Estratto del testo —
_ _ _ _ _

Molestie sessuali e giusta causa: quando la dignità personale fonda il licenziamento per giusta causa
(Un commento all’ordinanza Cass. civ., Sez. lav., 22 maggio 2025, n. 13748)
Con l’ordinanza n. 13748/2025, la Cassazione conferma il licenziamento per giusta causa di una lavoratrice responsabile di molestie sessuali verbali ai danni di un collega.
La Corte valorizza il rispetto della dignità personale come fondamento del rapporto di lavoro, richiamando l’art. 2119 c.c., la normativa antidiscriminatoria e il codice di condotta aziendale.
Il potere disciplinare, anche in assenza di precedenti, trova giustificazione nella tutela dei diritti fondamentali e nella necessità di garantire un ambiente di lavoro sicuro e rispettoso per tutti.
1. Introduzione: il contesto e il rilievo della decisione
L’ordinanza n. 13748 del 22 maggio 2025 della Corte di Cassazione, Sezione Lavoro, affronta con rigore esemplare il tema della giusta causa di licenziamento per molestie sessuali sul luogo di lavoro.

_ _ _ _ _

Dati estratti —
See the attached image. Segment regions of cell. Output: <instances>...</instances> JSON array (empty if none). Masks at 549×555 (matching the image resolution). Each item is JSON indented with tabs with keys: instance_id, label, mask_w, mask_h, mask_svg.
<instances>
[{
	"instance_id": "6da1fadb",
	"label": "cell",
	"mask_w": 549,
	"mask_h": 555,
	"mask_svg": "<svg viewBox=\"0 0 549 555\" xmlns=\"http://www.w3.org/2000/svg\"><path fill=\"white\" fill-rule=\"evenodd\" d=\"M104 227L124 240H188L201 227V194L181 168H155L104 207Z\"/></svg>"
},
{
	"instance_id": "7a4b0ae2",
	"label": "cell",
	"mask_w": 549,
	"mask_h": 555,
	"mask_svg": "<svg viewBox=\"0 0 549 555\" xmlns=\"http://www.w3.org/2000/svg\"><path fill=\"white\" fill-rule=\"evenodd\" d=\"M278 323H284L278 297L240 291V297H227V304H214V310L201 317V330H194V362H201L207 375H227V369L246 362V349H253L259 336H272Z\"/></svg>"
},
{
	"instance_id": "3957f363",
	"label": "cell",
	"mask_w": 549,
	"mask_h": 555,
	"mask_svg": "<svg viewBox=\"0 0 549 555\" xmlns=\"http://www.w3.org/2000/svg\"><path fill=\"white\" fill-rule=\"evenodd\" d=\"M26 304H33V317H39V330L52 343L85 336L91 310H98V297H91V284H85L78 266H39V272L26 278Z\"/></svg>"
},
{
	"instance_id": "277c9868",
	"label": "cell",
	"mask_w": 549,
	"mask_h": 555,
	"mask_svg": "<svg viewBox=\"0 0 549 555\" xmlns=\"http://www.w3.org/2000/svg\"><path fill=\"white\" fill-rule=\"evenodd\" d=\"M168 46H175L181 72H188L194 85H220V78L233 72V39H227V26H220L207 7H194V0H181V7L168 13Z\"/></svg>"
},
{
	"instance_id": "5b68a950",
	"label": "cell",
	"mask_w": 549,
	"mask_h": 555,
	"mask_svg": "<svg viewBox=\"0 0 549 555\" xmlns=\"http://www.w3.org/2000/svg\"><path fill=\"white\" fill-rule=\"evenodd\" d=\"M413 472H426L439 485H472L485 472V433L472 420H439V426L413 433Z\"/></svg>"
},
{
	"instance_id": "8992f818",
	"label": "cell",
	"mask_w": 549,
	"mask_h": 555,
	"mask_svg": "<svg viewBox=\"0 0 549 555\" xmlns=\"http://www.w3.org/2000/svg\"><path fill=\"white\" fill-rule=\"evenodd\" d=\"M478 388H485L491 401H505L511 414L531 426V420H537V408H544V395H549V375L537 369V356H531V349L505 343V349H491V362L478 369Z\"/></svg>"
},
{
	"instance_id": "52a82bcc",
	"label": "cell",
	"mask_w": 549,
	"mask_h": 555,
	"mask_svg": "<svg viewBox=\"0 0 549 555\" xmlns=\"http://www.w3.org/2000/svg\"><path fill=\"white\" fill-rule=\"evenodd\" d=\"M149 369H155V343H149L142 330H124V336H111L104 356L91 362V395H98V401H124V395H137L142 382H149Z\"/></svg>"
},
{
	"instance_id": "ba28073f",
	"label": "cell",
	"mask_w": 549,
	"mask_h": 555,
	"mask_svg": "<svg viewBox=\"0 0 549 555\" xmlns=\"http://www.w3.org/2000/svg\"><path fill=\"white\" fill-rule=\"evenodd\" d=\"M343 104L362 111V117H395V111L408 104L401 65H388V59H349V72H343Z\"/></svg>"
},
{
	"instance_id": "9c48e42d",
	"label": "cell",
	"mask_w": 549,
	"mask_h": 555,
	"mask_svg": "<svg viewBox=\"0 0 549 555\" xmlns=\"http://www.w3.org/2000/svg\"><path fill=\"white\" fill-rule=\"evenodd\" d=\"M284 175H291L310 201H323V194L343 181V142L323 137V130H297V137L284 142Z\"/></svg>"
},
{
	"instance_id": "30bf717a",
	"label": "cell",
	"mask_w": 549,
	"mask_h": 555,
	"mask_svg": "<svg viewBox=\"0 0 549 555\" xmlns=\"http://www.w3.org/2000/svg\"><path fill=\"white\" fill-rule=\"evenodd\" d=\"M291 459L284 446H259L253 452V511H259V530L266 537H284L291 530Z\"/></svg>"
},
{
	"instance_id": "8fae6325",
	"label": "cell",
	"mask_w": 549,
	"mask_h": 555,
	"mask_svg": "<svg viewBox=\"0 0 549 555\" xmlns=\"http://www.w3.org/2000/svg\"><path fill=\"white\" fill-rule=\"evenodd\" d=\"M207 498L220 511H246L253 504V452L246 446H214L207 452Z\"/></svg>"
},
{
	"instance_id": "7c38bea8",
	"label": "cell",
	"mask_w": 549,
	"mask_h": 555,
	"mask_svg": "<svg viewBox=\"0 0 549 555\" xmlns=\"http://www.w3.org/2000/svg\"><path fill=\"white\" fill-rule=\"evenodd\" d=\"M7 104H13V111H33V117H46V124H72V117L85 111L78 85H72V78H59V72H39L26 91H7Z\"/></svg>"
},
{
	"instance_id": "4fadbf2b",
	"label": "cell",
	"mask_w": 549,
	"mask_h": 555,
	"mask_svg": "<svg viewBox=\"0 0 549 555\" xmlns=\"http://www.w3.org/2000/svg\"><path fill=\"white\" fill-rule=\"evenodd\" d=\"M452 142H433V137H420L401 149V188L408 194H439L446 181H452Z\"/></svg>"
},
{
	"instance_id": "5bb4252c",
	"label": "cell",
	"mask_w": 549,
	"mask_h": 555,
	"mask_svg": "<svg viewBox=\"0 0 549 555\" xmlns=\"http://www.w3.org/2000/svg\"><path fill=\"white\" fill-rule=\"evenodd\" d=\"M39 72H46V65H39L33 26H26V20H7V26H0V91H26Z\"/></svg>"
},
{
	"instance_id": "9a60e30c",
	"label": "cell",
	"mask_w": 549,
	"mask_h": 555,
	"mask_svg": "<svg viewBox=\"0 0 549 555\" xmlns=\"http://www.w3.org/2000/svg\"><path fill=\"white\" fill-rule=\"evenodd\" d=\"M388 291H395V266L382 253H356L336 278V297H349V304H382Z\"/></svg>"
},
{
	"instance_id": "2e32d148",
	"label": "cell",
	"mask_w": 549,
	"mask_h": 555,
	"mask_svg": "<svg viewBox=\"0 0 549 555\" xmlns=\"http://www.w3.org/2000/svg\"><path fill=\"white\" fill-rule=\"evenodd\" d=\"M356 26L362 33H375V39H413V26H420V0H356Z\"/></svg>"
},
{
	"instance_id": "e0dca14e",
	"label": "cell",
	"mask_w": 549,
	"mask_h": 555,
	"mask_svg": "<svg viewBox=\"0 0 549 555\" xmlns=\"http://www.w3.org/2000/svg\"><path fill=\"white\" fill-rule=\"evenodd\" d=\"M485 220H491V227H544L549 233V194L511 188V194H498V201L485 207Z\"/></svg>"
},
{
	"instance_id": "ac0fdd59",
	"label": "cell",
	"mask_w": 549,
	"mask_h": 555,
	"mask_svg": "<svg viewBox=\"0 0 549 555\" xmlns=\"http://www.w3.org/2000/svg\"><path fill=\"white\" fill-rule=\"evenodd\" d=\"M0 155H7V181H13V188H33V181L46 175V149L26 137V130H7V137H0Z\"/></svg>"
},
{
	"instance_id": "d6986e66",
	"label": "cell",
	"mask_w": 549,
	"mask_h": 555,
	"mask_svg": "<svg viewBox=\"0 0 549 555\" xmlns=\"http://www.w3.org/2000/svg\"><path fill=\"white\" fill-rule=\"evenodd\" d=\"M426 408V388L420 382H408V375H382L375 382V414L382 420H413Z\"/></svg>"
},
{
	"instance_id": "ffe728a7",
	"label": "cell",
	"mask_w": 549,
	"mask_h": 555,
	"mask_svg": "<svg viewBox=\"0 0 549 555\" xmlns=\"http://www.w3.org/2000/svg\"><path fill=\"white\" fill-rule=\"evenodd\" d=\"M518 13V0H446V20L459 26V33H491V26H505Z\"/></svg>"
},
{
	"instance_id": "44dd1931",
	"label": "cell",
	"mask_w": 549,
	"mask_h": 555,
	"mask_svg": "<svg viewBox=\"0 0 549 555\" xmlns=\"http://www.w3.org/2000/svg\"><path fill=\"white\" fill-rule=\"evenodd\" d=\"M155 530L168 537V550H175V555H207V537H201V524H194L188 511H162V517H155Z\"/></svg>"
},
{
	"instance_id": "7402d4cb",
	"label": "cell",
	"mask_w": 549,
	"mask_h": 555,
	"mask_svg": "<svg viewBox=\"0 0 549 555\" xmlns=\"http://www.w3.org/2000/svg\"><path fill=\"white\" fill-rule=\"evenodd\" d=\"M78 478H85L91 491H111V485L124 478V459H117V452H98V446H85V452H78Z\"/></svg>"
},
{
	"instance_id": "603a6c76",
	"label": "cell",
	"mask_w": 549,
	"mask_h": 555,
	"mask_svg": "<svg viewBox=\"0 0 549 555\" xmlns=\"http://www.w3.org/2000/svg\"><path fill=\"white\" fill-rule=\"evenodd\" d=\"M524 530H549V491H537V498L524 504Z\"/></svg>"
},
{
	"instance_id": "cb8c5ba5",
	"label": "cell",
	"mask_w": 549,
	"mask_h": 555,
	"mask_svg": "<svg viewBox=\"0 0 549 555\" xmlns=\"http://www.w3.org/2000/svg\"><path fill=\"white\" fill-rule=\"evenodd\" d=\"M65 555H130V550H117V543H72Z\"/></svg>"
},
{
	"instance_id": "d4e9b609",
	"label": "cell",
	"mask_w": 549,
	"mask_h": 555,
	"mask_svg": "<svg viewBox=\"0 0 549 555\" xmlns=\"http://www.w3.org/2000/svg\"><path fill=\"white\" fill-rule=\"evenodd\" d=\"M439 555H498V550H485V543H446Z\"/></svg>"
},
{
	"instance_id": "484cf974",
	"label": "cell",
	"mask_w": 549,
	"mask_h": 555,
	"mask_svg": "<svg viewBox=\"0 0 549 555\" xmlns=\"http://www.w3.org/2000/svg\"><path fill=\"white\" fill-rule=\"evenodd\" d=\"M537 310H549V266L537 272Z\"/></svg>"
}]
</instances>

_ _ _ _ _

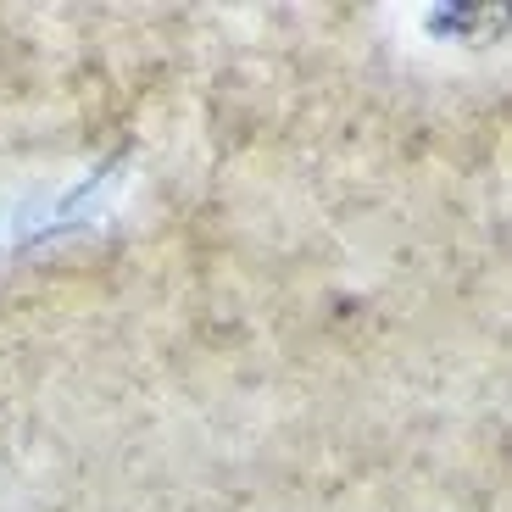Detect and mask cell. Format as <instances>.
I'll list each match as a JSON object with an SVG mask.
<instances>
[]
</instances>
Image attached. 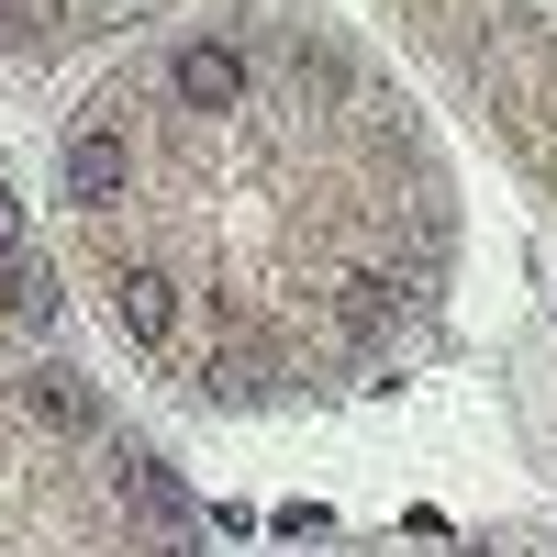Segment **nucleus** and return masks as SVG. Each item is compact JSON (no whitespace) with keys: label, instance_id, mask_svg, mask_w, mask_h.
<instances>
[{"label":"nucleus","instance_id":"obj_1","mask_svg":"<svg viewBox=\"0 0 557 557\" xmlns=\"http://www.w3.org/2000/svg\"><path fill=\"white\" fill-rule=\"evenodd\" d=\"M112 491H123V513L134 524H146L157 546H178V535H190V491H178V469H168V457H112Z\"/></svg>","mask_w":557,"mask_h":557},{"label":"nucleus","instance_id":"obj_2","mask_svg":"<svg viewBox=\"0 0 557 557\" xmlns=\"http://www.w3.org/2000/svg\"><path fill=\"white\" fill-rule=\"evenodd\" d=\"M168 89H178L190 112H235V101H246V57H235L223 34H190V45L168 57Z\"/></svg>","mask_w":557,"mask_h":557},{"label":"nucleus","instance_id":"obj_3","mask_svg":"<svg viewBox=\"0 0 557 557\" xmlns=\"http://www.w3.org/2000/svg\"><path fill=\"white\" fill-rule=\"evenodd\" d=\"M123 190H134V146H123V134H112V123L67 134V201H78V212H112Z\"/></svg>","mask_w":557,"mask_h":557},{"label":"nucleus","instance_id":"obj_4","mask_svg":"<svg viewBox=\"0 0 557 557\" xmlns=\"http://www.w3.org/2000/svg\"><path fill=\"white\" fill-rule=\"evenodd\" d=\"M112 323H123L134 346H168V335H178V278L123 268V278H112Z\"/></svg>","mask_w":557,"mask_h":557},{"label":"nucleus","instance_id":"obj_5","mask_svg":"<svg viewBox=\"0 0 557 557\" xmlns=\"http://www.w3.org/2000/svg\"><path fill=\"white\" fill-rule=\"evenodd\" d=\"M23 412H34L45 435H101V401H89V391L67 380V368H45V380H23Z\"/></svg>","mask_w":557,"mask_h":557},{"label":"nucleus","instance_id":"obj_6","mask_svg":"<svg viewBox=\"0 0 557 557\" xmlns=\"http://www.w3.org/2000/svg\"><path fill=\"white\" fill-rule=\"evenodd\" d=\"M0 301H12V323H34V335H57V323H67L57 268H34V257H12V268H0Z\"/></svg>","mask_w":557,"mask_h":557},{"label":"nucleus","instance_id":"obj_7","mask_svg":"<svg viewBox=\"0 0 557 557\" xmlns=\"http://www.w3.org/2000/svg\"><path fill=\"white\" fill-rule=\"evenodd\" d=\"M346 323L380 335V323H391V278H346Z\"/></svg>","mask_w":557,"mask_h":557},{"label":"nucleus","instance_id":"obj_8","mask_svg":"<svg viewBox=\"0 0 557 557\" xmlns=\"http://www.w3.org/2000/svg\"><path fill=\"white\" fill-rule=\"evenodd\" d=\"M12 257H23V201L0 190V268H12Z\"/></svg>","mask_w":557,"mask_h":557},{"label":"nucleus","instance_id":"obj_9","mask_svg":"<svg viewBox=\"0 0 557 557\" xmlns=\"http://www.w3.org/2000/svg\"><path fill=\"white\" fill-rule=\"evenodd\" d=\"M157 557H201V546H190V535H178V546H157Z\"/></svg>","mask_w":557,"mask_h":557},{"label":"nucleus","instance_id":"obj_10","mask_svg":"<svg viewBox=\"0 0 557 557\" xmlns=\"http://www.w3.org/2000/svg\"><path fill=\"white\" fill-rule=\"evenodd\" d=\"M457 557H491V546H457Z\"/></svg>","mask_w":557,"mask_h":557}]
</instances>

_ _ _ _ _

Compiti da svolgere —
**a)** Riscrivi il passo del testo sulle molestie sessuali partendo da "Molestie sessuali e" e proseguendo fino a "rispettoso per tutti.", mettendo "dipendente" al posto di "lavoratrice".
**b)** Conta le righe dei record che contengono la parola "array" e indica soltanto il numero.

Risultati dei compiti —
**a)**
Molestie sessuali e giusta causa: quando la dignità personale fonda il licenziamento per giusta causa
(Un commento all’ordinanza Cass. civ., Sez. lav., 22 maggio 2025, n. 13748)
Con l’ordinanza n. 13748/2025, la Cassazione conferma il licenziamento per giusta causa di una dipendente responsabile di molestie sessuali verbali ai danni di un collega.
La Corte valorizza il rispetto della dignità personale come fondamento del rapporto di lavoro, richiamando l’art. 2119 c.c., la normativa antidiscriminatoria e il codice di condotta aziendale.
Il potere disciplinare, anche in assenza di precedenti, trova giustificazione nella tutela dei diritti fondamentali e nella necessità di garantire un ambiente di lavoro sicuro e rispettoso per tutti.

**b)** 1